Still, (and perhaps unfortunately for Neal’s southpaw stylings) if there is a trick to beating Thompson, it seems to come from an exceptionally well timed right hand. In both fights against Woodley, Thompson was caught lunging in by the counter right. And against Pettis, a brief bounce off the cage gave ‘Showtime’ that momentary advantage to throw off Thompson’s gauge of speed and timing to land an absolute bomb off the orthodox side. The only punch to ever put Thompson out cold.
Those facts may be largely down to a numbers game. After all, Darren Till and Johny Hendricks are the only southpaws that Thompson has faced to date. So it’s not much surprise that of the five times he’s been dropped in the UFC, four have come off rights—three of those off the counter. Maybe that will make Neal a more unique challenge than he otherwise appears. Someone who can deliver the same kind of speed and precision that Till had to offer, but with much more pace and volume to go with it.

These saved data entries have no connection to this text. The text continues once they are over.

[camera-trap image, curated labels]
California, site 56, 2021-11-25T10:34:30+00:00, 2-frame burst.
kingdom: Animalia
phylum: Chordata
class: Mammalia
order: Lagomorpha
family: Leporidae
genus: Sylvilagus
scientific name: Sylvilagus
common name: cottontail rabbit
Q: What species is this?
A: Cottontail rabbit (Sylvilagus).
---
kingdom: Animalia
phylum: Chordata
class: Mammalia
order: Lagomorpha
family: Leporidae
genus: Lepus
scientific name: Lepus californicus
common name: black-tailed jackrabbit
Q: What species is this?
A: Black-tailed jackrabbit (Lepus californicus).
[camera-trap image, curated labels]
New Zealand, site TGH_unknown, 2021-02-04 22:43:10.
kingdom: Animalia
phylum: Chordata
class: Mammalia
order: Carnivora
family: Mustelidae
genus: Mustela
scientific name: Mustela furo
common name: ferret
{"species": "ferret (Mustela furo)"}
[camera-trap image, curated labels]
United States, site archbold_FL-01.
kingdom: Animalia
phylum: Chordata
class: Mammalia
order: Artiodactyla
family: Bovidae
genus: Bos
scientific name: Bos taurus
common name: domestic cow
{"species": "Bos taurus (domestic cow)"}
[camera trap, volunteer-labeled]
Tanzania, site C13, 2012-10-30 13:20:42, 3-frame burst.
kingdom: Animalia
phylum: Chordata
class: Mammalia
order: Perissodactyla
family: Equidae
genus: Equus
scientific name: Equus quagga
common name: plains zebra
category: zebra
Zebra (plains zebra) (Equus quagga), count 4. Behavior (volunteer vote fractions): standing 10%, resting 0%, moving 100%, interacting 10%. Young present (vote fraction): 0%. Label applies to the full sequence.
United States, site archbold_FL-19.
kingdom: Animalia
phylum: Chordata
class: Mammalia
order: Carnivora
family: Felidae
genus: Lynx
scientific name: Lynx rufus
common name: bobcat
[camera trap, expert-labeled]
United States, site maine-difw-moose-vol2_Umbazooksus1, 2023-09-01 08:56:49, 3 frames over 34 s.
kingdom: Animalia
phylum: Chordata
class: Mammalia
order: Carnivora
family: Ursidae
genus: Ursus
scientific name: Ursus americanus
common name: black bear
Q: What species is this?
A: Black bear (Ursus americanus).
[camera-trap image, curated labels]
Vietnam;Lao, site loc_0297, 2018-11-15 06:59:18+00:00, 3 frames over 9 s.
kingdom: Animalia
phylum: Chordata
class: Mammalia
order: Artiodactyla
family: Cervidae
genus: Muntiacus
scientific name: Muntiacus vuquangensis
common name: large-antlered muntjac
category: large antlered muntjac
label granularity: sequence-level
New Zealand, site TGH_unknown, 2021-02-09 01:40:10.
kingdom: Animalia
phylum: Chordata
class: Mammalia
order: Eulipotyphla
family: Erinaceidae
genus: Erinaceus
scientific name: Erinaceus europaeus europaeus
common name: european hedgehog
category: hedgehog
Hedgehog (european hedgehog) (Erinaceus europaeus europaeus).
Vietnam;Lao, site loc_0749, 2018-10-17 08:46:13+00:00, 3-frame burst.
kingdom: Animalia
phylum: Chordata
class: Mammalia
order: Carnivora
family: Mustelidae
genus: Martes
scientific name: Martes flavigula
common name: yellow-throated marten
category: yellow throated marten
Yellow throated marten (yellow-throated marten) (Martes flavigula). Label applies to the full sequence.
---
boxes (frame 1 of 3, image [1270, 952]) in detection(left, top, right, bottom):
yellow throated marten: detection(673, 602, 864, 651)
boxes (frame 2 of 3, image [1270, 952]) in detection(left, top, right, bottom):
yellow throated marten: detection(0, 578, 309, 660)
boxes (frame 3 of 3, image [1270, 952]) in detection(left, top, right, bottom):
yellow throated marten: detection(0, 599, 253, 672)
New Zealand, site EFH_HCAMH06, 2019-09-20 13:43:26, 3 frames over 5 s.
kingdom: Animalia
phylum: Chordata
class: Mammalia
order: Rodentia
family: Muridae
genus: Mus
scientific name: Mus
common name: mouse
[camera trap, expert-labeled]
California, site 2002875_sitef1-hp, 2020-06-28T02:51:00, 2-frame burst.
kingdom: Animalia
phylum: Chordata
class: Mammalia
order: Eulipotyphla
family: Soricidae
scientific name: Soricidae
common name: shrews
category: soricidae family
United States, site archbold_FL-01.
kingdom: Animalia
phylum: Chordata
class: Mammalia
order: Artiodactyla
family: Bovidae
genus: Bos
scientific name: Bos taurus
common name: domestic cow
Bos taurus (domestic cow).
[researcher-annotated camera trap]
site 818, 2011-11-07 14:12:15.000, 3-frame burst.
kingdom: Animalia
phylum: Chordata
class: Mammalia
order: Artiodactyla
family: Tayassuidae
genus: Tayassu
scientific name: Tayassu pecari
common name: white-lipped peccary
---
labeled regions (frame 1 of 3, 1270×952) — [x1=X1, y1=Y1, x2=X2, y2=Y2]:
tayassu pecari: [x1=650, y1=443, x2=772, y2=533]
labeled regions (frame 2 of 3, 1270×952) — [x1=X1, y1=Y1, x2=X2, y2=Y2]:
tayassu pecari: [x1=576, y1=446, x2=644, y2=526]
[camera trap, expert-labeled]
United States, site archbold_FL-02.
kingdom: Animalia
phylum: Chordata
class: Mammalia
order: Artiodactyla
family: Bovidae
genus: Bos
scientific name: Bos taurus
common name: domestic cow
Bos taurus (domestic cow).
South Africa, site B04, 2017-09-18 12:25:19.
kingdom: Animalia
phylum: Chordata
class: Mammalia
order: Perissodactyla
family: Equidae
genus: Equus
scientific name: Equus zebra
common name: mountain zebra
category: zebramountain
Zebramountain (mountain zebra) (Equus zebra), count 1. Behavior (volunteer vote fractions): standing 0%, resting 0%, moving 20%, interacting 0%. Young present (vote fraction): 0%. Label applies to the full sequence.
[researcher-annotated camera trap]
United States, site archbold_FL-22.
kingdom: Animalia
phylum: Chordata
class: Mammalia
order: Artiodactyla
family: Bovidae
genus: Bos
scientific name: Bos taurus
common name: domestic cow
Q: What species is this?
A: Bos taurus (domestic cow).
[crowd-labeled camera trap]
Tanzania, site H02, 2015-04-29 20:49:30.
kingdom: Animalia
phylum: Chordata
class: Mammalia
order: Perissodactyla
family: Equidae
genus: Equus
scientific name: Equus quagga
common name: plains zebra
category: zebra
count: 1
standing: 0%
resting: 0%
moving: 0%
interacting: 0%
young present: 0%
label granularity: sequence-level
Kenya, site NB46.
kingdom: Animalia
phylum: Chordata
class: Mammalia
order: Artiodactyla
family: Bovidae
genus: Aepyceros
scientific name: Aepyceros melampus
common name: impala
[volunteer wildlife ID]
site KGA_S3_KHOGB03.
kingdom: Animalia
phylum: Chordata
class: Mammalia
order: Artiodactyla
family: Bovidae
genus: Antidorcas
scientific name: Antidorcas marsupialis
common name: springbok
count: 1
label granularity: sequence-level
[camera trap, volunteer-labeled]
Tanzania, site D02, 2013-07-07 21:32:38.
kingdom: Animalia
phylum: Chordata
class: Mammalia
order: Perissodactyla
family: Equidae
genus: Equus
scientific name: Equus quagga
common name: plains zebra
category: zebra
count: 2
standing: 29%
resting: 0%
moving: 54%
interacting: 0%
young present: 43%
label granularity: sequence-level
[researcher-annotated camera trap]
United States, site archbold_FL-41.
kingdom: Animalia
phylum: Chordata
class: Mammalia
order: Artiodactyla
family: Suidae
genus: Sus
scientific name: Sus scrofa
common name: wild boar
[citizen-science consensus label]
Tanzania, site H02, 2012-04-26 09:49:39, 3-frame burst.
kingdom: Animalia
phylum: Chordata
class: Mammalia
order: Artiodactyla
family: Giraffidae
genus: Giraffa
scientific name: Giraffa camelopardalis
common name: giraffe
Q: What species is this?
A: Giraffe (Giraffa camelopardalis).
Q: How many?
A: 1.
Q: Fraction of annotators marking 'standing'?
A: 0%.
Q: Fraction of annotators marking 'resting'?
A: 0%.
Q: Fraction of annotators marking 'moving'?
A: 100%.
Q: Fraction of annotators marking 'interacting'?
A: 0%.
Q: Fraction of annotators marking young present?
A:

Or, perhaps, the fact that Neal works at nearly three times the rate of the Team Kaobon talent will make him that much more likely to walk into the counter shots that Till largely avoided. Fascinatingly, Thompson has never been beaten by an opponent who lands significant strikes at a higher rate than he does. Matt Brown is the only one who comes close, with 3.8 per-minute (compared to Thompson’s 3.9). Woodley and Till are firmly down in the twos, with Pettis hitting right around three even.
The more active an opponent is, the more chances they seem to give Thompson. And Thompson has never faced an opponent as active as Geoff Neal.
That may be the fundamental piece that puts Neal’s back against the proverbial wall on Saturday night. Thompson’s style is built to confound the basic meta of current high level MMA. One that values pace and output over all else. It’s a problem unlike anything Neal has had to solve to date.
If he can crack the code on Saturday night, the victory should prove a real turning point in his career. An announcement that he truly is a special kind of talent in the welterweight division. If, on the other hand, he can’t. Then we’ll have reaffirmed something that’s already been made terribly clear: there are few problems as difficult to solve in MMA as Stephen Thompson.